As we begin the New Year, I was thinking about an article that appeared sometime last year in the Wall Street Journal, how we and our Government define “small business”….and what is the difference between a small business and a startup, anyway. We generally ascribe most of the employment growth in America to the “small business” sector.
The U.S. Small Business Administration targets its valuable loan program to small businesses, those businesses which will probably remain small. Generally, if your busines has less than 500 employees, and less than $7 million in revenues, the business is deemed a small business.
And yet, even though we ascribe job growth to the small business sector, it is estimated that less than a quarter of America’s 27 million small businesses have employees. Most of the statistics that report net job creation in the ranks of small business actually are taking into account those startups that became emerging growth companies and eventually mature companies.

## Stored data
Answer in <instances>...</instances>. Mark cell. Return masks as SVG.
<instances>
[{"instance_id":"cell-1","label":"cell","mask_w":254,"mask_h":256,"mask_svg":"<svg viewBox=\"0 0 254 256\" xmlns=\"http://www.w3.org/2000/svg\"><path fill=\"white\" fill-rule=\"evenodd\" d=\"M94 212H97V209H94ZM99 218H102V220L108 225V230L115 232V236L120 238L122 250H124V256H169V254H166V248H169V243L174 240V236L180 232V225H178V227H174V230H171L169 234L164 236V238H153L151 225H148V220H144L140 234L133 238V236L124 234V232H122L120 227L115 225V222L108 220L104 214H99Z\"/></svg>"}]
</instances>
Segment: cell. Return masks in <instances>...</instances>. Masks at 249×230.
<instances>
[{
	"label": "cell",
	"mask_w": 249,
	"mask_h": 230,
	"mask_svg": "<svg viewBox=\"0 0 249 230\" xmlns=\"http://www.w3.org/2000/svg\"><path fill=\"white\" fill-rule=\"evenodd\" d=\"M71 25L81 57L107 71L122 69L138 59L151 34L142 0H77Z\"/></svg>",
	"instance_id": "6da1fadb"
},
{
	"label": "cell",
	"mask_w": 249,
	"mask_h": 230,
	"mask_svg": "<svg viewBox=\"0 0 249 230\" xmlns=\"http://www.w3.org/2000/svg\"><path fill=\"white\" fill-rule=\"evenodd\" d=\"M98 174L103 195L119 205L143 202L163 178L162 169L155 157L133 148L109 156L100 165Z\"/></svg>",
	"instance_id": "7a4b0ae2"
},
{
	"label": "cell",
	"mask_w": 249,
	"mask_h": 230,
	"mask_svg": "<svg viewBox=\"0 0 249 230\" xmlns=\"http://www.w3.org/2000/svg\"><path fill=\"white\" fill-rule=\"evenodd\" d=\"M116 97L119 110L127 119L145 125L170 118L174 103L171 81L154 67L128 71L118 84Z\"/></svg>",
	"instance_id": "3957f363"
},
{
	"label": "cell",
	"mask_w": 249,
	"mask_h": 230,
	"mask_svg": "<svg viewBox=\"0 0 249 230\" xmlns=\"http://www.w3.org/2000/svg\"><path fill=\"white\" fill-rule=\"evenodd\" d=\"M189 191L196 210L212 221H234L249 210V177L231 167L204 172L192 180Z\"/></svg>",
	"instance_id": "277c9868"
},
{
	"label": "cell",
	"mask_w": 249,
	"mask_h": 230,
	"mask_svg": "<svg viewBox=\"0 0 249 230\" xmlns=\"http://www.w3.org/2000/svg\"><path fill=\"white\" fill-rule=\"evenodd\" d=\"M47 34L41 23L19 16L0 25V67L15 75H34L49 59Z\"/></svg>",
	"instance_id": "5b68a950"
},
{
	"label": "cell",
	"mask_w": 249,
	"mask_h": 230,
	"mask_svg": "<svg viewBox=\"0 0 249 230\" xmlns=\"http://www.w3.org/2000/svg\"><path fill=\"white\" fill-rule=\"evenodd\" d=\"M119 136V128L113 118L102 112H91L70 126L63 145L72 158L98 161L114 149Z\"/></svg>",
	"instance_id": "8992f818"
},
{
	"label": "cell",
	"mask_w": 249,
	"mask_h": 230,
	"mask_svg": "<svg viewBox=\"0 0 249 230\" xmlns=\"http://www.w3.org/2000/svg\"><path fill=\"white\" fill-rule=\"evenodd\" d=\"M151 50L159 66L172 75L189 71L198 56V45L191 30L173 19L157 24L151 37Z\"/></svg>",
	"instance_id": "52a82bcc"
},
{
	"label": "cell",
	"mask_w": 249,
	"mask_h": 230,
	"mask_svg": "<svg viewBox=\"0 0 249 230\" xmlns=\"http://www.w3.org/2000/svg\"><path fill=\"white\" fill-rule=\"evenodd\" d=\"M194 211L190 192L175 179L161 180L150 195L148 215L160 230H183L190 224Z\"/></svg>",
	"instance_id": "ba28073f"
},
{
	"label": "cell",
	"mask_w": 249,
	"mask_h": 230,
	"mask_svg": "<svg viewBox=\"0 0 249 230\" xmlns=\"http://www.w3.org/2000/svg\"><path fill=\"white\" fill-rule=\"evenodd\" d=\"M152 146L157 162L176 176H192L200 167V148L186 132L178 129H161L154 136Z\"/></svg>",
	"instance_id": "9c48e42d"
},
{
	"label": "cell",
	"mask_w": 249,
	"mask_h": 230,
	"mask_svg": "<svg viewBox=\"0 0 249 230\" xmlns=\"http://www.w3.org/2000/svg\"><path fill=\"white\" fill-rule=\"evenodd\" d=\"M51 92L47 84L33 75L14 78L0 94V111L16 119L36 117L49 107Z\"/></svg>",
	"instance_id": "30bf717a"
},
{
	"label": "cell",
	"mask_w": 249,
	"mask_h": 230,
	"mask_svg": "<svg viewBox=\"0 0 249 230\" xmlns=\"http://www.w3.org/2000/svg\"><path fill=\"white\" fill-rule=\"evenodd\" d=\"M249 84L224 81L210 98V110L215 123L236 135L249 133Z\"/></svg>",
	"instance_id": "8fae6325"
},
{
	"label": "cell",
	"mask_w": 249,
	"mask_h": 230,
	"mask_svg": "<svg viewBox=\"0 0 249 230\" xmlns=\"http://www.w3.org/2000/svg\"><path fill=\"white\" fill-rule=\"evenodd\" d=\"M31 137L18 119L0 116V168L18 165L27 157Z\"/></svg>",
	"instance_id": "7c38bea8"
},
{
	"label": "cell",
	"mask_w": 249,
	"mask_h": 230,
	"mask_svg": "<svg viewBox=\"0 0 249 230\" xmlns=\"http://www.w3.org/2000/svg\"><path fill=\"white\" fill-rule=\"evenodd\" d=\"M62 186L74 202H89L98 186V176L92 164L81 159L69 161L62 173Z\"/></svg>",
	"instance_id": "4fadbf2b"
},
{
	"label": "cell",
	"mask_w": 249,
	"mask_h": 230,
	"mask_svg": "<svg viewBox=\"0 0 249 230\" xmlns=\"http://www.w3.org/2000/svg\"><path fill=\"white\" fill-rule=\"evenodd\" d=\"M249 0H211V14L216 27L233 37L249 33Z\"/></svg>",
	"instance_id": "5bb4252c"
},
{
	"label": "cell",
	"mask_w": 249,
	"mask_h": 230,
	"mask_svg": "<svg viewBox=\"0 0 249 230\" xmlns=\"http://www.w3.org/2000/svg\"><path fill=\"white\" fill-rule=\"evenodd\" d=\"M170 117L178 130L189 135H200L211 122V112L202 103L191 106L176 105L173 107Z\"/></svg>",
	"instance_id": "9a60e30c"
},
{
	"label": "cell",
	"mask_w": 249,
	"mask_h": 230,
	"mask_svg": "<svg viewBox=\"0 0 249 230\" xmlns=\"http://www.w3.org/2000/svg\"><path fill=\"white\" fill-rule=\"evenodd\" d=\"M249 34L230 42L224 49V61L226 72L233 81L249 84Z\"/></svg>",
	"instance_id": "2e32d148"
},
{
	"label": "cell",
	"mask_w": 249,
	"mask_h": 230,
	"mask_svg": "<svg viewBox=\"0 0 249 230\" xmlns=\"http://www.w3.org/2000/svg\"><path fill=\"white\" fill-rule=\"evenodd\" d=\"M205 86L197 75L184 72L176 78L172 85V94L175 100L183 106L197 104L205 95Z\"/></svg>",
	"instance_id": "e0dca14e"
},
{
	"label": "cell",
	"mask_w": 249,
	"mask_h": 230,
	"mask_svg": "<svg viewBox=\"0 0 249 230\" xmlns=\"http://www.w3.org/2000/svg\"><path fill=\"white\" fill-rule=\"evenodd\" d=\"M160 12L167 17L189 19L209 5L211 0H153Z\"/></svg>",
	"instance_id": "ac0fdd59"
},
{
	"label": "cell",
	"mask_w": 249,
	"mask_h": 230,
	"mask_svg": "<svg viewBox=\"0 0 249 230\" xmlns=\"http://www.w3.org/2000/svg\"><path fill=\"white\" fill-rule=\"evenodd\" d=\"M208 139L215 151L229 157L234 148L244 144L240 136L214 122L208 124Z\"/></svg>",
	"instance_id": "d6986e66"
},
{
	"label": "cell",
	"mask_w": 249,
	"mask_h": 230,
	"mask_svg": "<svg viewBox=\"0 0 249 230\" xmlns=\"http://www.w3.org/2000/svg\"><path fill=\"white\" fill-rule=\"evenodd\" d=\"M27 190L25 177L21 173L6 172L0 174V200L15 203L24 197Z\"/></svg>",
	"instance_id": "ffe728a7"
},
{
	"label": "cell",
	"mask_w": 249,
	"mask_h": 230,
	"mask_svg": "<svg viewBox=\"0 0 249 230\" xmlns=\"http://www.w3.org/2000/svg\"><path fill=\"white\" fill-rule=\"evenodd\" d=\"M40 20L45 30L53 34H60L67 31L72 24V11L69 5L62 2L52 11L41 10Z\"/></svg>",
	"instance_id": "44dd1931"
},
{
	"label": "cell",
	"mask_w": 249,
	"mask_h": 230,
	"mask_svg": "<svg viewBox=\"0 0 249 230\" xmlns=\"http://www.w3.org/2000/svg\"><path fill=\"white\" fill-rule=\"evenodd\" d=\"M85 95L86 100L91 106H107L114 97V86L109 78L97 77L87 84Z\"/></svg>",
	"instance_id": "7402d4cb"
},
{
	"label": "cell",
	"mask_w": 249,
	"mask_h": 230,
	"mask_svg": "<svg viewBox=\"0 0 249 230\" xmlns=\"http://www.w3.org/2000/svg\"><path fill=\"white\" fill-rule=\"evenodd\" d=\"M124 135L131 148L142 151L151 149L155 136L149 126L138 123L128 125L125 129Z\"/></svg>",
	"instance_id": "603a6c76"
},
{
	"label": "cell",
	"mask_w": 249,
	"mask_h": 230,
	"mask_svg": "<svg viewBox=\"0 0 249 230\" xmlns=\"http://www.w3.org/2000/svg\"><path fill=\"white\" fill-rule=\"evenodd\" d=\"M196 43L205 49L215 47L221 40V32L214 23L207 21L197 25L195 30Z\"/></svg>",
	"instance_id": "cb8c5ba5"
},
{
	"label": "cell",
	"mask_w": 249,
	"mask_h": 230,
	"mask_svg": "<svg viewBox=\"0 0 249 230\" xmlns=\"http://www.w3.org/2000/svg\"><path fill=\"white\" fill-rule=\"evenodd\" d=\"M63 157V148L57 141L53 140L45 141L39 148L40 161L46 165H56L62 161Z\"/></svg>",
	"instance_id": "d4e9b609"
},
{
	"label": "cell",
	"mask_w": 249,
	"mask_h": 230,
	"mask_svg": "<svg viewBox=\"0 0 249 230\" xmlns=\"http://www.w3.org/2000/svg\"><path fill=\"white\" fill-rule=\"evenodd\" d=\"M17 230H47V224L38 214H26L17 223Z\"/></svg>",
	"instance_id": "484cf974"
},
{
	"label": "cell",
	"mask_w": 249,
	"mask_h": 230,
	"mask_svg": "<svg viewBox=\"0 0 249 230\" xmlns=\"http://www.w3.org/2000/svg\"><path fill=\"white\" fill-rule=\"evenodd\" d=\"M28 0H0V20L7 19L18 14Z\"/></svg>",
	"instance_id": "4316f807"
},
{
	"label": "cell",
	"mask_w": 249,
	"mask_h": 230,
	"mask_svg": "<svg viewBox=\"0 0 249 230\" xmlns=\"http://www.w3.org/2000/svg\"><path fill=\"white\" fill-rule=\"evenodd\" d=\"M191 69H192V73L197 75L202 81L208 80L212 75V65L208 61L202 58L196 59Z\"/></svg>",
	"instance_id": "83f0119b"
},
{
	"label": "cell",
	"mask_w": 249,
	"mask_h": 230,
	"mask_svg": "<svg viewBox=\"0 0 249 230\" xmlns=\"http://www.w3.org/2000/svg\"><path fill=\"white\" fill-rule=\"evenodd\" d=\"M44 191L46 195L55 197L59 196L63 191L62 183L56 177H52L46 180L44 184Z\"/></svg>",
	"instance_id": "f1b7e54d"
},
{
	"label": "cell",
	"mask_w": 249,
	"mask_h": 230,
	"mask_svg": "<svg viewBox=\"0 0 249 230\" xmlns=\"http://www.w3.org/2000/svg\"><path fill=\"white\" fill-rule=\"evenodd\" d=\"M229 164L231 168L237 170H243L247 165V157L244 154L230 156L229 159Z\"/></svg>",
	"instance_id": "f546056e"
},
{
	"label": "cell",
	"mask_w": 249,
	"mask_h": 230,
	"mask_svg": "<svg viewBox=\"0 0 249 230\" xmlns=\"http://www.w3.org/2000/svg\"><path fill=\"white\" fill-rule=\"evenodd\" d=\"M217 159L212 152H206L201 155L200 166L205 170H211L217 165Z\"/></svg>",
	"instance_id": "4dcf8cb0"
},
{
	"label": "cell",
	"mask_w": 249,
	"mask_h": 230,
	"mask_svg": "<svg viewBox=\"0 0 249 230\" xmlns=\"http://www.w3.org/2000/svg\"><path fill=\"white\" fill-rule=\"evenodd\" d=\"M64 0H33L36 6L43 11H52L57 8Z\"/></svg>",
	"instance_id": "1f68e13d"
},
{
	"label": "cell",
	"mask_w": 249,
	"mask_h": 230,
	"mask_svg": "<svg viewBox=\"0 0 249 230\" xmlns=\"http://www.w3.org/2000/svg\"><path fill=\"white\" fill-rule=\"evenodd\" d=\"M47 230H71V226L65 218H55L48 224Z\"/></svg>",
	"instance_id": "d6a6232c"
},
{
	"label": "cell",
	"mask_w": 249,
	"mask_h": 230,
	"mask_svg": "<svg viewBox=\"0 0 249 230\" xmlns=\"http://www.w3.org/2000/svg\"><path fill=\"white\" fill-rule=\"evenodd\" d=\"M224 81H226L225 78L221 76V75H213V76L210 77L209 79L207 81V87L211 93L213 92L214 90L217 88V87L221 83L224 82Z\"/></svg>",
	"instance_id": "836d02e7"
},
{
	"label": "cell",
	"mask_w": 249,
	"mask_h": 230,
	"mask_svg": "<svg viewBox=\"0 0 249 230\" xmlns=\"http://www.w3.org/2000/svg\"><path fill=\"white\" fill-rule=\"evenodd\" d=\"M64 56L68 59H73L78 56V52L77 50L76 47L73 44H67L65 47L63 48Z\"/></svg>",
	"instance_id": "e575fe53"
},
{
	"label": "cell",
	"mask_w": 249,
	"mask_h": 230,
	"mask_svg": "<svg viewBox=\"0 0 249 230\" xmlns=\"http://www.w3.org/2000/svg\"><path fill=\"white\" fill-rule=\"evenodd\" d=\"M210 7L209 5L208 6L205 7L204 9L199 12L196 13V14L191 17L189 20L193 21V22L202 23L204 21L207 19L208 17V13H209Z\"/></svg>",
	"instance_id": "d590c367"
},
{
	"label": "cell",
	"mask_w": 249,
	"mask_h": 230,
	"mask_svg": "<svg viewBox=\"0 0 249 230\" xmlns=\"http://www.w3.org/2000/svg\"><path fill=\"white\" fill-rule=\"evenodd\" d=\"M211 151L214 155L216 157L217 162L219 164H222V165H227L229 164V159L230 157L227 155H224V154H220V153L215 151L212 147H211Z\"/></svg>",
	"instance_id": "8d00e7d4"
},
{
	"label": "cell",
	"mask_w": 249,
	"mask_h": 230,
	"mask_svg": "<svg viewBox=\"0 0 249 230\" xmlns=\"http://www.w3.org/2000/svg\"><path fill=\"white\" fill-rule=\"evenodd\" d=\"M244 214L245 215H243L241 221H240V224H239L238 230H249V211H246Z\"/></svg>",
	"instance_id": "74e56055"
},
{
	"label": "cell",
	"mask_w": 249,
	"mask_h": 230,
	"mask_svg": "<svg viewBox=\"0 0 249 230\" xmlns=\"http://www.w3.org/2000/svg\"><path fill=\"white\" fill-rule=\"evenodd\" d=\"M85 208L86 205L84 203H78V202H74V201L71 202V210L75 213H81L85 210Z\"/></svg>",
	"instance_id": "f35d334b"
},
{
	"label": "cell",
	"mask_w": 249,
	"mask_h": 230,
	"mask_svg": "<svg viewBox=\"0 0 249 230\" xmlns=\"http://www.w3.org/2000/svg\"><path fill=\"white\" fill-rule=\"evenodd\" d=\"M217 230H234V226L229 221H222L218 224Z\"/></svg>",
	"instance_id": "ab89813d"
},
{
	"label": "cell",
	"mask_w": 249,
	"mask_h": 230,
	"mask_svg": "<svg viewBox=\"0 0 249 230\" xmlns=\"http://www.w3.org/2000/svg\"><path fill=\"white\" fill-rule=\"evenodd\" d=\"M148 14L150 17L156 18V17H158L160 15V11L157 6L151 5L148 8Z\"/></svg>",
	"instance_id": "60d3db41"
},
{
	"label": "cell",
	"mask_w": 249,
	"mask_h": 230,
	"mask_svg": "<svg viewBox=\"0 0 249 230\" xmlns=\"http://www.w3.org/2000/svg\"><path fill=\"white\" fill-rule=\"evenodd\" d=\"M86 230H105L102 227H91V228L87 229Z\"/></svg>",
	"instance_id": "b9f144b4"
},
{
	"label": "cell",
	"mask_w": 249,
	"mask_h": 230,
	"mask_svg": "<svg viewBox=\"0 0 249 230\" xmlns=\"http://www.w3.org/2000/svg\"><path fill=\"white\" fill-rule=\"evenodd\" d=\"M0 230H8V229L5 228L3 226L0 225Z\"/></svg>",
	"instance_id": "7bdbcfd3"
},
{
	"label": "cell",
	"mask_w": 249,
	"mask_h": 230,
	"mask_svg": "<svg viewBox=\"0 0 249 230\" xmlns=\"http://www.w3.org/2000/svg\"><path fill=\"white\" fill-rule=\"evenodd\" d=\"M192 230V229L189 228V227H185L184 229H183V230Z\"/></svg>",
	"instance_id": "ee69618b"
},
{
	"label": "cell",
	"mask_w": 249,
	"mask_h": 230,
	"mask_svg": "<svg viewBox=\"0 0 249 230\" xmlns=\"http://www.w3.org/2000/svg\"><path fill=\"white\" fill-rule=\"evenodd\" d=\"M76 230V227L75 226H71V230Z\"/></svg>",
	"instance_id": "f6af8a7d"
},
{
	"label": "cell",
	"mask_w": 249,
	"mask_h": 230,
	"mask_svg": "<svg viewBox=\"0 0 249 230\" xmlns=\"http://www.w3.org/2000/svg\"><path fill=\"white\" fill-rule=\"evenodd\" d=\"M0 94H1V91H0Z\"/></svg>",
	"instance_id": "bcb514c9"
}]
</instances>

## EXPLORE THE MATERIAL
1) According to the passage on small businesses and startups, what share of America's 27 million small businesses is estimated to have employees?
2) Carry the passage on small businesses and startups forward from its final sentence.
The stored data plays no part in this work.

## ANSWERS BY TASK
1) Less than a quarter of them are estimated to have employees.

2)
Startups, and many young growth companies, do not qualify for a Small Business Administration loan. To me, a startup refers to a young company, five years old or less, which is in the innovation economy and has potential for explosive growth. In other words, that small young company which one day may have a billion dollar revenue is today a “startup”, and not a small business.
A Brookings Institute paper published in May 2011 reported that 75% of small-business owners aren’t looking to grow big.
So, I will continue to refer to “startups” in terms of young companies which are in the innovation sector and which are actually emerging growth companies, and/or small but growing businesses….to distinguish them from “small businesses.” I will also use the term “new ventures” interchangeably with “startups.”